→ PASSAGE TO READ:

Quote:
Originally Posted by Runner Runner
The way the tide is turning on the abortion issue, with younger people more likely to be pro-life than their parents....it is the pro-abortion philosophy which is more likely to be viewed as archaic in 40 years. More and more people are finding it incredibly problematic to afford right to life only at birth.
http://www.usatoday.com/story/opinio...lumn/24900705/
There's a lot of nuance here. For example, the rise of the acceptance of contraception changes the perspective of abortion. If you use contraception, the need for abortion as a birth control method goes down. This is very different from the context in which abortion was viewed a generation ago.
There's also been an underlying nuance about the abortion debate that strong abortion defenders have had a very hard time accepting, which is that later term abortions are more morally problematic than earlier term abortions. Both the pro-life movement with "life begins at conception" and the pro-abortion movement that takes abortion to be morally acceptable up to the point of natural birth with "My body, my rights" were not viable positions to hold in the long run. There's simply too much absolutism there to be robust enough.
At this point in time, I with the advent of technology and scientific information that has allowed us to see more deeply into the situation and to expand the window of viability of a fetus, the underlying assumptions that are at play are vastly different than when the original decisions were made.
However, I do not expect the overturning of Roe v Wade as something that's really going to happen here. It certainly has a higher chance right now than it has had in a long time. In another 40 years, I'd expect earlier term abortions to still be legal, and for later term abortions to still be illegal (as they actually are in some 40+ states, I think). But I don't really see it being likely for it to be illegal to abort children with certain types of diseases or genetic abnormalities. (I personally think it's a morally slippery to go down the path of selection based on genetics, but that's a discussion for another time and place that will largely be driven by the changing landscape of genetic testing and genetic remedies that become available over time.)

→ ENTRIES PROVIDED:
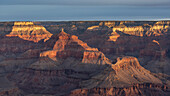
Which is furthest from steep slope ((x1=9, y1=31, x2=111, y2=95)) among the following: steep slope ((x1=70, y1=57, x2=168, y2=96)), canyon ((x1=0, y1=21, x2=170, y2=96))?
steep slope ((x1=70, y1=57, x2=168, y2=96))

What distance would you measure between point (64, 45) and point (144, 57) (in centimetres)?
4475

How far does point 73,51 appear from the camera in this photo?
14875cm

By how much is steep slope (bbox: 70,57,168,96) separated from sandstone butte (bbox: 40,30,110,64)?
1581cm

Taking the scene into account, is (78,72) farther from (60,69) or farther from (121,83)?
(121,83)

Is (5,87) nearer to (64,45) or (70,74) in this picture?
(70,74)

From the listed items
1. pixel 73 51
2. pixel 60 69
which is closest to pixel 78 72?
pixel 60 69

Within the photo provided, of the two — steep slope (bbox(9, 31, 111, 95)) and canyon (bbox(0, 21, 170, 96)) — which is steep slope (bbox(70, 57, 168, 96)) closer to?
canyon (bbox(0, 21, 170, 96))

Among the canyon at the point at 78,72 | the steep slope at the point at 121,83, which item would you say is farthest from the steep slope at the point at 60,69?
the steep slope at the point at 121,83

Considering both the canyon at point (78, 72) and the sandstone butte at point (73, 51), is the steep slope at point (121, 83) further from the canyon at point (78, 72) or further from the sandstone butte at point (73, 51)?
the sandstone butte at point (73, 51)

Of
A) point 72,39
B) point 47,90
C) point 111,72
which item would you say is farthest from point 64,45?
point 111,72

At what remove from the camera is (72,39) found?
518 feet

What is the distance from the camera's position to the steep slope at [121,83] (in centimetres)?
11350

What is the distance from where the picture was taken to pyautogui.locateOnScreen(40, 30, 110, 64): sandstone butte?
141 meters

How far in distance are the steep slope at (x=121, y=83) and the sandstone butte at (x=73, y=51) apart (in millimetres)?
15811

→ WORK TO BE COMPLETED:
Answer these questions using the forum post on abortion:
1. According to the post, what happens to the need for abortion as a birth control method when contraception is used?
2. Which abortions does the post call more morally problematic than earlier term abortions?
3. Which abortions does the writer expect still to be legal in another 40 years?
The listing above is separate material and has no connection to the forum post on abortion.

→ RESULT OF THIS TASK:
1. It goes down.
2. Later term abortions.
3. Earlier term abortions.